**Auftrag:**
Gib aus dem Zeitungsbericht über die Wildtierauffangstation den Abschnitt wortgetreu wieder, der mit den Worten „-krk- „Oh, sind“ einsetzt und mit „beiden gerade aufziehen.“ schließt.

━━━━━ Vorliegender Text

Donnerstag, 5. Mai 2016

Tierische Findelkinder



-krk- „Oh, sind die süß!“ „Guck mal, wie goldig!“ Solche begeisterten Ausrufe hören Kornelia Reich und deren Lebensgefährte Stefan Holzmann von der Auffangstation „Wildtierrettung Rheine und Umgebung“ derzeit häufiger. Das
ist nicht verwunderlich angesichts der 21 tierischen Waisenkinder, die die beiden gerade aufziehen. 
 
Viel Schlaf gibt es in den letzten Wochen allerdings nicht. Alle drei Stunden muss einer der Beiden raus, um die Kleinsten - vier Eichhörnchen und zwei winzige Wildkaninchen mit der Flasche oder einer Einwegspritze zu füttern. „Eine Stunde ist da schnell weg“, erzählt Reich, die gerade wieder beim Füttern ist. Doch nur mit füttern ist es nicht getan. Das Bäuchlein der Kaninchen muss massiert werden, damit die Kleinen verdauen können.

━━━━━━━━━━
━━━━━ Bereitgestellte Einträge

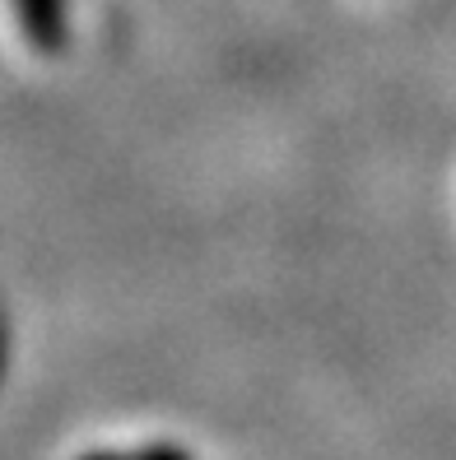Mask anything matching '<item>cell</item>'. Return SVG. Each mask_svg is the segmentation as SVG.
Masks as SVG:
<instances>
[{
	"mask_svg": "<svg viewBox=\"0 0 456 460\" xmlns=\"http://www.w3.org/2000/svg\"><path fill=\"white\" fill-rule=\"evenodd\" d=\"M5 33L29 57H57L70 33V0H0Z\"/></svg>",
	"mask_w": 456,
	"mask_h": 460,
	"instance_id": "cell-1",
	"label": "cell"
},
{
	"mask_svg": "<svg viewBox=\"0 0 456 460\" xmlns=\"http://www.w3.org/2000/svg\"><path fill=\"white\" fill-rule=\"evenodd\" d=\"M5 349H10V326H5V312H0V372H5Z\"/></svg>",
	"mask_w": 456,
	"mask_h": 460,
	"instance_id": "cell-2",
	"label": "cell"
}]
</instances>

━━━━━━━━━━
━━━━━ Bereitgestellte Einträge

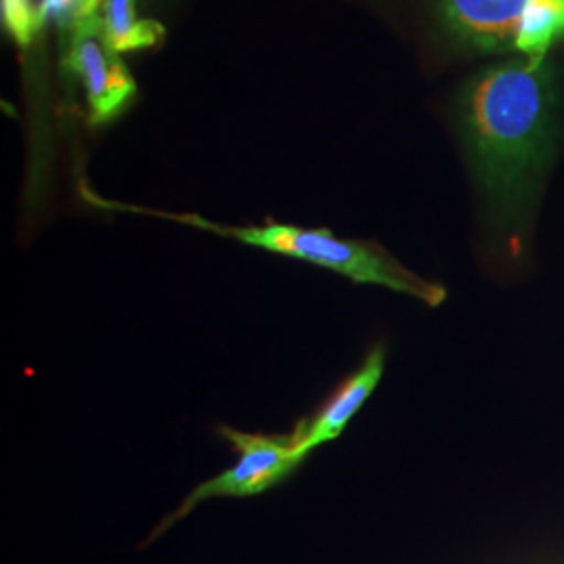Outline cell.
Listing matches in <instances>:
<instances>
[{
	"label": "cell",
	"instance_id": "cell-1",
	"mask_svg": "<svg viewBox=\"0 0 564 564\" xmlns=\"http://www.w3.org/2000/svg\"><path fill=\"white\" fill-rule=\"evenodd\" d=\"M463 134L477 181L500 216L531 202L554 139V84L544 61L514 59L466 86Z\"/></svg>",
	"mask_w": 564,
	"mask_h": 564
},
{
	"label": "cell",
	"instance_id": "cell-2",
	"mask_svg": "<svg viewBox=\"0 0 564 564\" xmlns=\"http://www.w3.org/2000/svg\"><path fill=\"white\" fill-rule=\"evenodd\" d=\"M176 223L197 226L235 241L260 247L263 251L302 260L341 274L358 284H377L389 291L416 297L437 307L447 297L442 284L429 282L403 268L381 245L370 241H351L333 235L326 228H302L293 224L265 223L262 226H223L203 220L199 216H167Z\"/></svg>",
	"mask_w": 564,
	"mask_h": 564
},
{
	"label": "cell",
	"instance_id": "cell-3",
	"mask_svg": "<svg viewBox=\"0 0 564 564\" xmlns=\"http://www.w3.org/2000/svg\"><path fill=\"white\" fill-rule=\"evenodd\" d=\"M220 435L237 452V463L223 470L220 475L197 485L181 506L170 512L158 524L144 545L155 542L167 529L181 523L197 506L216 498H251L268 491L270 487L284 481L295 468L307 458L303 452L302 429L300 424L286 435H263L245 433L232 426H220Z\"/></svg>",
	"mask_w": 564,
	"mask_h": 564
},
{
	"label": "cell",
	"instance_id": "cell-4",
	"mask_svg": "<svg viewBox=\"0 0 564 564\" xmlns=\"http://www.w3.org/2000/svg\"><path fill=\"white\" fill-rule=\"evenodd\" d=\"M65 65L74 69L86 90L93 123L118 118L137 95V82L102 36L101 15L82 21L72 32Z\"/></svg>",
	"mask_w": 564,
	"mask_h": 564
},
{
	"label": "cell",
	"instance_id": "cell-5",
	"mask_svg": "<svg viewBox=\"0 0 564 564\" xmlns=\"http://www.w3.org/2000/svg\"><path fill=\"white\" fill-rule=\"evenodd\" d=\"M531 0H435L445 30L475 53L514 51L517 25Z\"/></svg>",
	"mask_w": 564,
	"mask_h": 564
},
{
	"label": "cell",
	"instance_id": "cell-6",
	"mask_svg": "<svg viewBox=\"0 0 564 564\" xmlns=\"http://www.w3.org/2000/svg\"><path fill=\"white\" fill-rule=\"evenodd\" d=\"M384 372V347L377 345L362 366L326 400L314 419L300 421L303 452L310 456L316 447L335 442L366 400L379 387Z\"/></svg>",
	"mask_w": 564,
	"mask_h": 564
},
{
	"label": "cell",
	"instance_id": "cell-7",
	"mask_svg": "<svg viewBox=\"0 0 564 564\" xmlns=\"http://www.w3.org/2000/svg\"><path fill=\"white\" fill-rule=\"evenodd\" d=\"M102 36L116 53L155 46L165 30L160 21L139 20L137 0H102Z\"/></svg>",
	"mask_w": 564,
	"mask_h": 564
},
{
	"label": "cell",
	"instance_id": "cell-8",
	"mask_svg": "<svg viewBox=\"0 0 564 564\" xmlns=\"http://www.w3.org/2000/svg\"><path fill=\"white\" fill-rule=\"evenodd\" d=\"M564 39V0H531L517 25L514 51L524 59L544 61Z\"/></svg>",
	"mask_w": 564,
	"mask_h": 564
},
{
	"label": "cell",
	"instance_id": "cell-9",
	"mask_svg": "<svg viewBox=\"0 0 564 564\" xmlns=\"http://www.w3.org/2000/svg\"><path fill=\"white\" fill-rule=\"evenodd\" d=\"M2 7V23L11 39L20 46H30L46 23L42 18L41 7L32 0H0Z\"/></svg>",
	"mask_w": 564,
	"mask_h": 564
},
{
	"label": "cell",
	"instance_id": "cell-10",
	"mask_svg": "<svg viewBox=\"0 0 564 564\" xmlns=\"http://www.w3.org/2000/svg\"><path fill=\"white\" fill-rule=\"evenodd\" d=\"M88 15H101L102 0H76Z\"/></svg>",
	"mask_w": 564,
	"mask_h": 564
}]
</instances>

━━━━━━━━━━
━━━━━ Bereitgestellte Einträge

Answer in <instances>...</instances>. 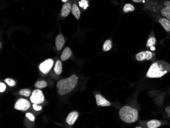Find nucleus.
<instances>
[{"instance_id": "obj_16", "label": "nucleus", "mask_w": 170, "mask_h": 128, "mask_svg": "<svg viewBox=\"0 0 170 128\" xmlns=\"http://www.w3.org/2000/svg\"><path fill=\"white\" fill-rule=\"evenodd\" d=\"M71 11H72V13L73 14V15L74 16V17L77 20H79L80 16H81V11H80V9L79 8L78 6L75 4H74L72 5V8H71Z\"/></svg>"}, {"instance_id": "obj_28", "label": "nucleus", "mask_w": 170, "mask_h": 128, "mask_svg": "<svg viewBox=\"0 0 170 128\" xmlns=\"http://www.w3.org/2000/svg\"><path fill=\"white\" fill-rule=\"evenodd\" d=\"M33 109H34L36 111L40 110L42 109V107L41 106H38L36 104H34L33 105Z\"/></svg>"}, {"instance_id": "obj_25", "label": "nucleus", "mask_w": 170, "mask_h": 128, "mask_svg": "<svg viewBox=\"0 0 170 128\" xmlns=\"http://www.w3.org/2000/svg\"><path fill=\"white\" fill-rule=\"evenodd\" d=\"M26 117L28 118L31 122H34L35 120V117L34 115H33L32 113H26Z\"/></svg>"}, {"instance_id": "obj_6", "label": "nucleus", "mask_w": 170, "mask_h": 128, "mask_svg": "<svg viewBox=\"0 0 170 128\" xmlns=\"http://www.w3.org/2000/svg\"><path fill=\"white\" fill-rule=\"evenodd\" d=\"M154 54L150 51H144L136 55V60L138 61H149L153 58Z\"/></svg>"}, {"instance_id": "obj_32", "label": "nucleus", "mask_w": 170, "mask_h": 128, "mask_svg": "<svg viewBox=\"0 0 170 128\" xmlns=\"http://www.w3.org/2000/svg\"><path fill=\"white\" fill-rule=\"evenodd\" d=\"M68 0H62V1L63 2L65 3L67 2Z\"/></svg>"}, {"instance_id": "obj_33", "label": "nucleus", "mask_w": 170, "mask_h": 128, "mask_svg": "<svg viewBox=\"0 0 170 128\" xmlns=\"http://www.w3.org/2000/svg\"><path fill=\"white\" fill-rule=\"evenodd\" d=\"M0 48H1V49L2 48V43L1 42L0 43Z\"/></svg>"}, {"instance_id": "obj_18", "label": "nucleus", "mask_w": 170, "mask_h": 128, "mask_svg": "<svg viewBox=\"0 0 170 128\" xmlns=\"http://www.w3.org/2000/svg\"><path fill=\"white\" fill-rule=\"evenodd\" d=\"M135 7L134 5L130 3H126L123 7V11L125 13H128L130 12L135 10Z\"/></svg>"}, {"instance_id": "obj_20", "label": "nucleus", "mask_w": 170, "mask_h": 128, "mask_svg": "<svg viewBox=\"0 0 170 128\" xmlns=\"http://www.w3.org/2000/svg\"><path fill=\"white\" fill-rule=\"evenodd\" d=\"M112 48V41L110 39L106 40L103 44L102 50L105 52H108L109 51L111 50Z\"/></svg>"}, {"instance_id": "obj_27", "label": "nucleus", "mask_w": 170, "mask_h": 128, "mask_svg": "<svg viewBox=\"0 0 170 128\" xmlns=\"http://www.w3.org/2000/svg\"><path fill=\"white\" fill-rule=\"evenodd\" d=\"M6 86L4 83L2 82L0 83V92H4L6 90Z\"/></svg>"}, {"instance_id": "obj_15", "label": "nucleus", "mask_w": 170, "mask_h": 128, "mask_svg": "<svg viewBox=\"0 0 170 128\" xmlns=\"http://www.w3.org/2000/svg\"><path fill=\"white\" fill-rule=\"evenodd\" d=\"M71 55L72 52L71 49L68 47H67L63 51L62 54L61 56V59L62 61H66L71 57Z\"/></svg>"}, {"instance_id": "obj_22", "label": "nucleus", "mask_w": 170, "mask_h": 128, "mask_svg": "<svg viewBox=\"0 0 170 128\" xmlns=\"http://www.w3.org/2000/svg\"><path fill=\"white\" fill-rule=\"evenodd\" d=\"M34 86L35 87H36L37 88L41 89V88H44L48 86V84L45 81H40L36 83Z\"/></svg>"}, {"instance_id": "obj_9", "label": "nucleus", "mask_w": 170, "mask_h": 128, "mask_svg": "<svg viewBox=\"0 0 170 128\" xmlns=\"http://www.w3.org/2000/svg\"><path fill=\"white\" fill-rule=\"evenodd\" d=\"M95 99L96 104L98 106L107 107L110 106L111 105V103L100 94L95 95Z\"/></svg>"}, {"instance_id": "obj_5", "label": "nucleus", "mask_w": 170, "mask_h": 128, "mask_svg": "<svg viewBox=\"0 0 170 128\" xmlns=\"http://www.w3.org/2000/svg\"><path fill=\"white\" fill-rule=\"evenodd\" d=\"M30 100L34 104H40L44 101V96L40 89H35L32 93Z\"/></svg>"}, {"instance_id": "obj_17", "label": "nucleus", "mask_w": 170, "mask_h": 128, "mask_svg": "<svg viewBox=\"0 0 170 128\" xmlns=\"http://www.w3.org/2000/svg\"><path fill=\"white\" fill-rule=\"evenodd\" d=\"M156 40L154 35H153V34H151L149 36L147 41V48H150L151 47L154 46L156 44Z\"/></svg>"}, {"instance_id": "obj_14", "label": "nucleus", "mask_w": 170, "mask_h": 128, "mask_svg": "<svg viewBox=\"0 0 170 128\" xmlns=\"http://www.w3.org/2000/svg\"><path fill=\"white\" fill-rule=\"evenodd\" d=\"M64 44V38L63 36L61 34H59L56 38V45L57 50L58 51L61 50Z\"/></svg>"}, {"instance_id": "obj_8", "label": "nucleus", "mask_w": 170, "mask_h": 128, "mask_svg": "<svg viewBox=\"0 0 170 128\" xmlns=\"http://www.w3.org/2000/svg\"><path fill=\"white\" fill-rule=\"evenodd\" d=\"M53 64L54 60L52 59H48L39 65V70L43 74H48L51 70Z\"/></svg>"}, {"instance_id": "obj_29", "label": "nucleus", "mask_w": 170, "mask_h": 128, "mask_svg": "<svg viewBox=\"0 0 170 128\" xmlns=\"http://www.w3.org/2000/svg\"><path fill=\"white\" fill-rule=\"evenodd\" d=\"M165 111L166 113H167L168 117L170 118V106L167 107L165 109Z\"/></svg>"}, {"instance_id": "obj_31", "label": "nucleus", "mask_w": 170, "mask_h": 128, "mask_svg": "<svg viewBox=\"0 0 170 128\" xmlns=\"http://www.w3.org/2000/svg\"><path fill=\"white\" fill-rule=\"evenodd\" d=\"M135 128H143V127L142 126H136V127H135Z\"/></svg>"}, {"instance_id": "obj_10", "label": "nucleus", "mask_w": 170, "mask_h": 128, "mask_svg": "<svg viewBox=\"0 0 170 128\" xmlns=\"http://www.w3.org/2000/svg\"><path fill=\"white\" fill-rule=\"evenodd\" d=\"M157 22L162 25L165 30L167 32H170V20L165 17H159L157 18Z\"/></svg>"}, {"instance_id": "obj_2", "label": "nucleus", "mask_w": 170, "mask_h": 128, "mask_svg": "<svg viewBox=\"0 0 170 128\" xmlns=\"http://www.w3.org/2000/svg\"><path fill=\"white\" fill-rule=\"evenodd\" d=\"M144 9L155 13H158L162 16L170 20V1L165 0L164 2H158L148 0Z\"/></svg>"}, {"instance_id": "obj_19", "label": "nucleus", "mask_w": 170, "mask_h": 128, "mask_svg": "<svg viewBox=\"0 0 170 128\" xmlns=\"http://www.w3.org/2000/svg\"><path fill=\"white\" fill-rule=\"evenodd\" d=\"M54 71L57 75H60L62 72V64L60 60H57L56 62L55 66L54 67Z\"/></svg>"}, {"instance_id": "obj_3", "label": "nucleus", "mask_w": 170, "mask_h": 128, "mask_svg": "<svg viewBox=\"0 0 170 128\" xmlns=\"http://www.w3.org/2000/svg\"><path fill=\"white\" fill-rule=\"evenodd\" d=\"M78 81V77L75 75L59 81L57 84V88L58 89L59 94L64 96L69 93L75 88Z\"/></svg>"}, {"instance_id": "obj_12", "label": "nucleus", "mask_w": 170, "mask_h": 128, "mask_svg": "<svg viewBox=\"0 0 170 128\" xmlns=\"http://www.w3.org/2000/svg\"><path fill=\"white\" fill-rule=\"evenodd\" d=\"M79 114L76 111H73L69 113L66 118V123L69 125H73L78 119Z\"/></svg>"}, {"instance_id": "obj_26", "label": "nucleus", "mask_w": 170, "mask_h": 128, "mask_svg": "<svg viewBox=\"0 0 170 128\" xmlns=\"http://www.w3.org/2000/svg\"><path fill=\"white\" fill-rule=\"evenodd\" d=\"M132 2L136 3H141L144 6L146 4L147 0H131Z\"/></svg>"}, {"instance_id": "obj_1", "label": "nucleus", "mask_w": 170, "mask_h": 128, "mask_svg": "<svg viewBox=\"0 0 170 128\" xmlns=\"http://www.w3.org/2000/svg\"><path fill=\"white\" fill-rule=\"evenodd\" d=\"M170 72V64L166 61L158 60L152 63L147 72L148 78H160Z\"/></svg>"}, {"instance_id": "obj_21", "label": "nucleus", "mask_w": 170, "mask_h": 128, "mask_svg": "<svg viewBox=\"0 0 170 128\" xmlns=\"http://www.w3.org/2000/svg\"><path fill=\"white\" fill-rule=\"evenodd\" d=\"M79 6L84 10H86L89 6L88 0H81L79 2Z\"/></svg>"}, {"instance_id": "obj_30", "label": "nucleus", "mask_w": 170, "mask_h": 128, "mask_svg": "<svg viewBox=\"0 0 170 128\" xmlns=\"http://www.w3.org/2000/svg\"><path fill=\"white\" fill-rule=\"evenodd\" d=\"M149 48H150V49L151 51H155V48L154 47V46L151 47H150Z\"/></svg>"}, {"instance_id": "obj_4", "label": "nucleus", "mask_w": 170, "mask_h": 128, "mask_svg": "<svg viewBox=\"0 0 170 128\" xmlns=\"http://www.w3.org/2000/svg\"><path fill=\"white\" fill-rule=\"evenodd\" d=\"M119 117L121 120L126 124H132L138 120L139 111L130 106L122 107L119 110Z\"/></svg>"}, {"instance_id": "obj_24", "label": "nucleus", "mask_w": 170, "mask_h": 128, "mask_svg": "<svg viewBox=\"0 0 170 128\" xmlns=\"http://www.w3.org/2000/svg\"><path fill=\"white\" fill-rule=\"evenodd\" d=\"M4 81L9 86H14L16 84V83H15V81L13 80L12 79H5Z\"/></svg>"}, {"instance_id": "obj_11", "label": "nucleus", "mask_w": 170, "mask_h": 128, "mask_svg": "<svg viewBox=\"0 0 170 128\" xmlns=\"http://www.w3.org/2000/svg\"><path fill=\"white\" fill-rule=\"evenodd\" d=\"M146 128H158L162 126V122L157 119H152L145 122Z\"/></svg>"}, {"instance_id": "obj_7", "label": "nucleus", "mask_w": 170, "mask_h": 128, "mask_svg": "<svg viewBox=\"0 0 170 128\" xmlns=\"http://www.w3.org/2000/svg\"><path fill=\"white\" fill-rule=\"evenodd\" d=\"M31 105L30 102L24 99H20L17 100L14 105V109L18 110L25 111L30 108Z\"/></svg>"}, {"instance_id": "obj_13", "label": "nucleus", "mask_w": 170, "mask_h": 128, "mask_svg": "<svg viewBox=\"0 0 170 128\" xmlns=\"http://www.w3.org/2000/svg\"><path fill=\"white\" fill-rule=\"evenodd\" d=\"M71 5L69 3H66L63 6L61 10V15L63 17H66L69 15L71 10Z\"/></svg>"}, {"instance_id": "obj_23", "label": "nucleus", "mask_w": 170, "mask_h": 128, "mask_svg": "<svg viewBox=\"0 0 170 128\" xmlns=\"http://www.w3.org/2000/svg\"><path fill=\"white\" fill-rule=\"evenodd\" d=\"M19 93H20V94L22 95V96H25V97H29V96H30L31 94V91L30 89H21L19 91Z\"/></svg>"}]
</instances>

━━━━━━━━━━

**Antwort:**
-krk- „Oh, sind die süß!“ „Guck mal, wie goldig!“ Solche begeisterten Ausrufe hören Kornelia Reich und deren Lebensgefährte Stefan Holzmann von der Auffangstation „Wildtierrettung Rheine und Umgebung“ derzeit häufiger. Das
ist nicht verwunderlich angesichts der 21 tierischen Waisenkinder, die die beiden gerade aufziehen.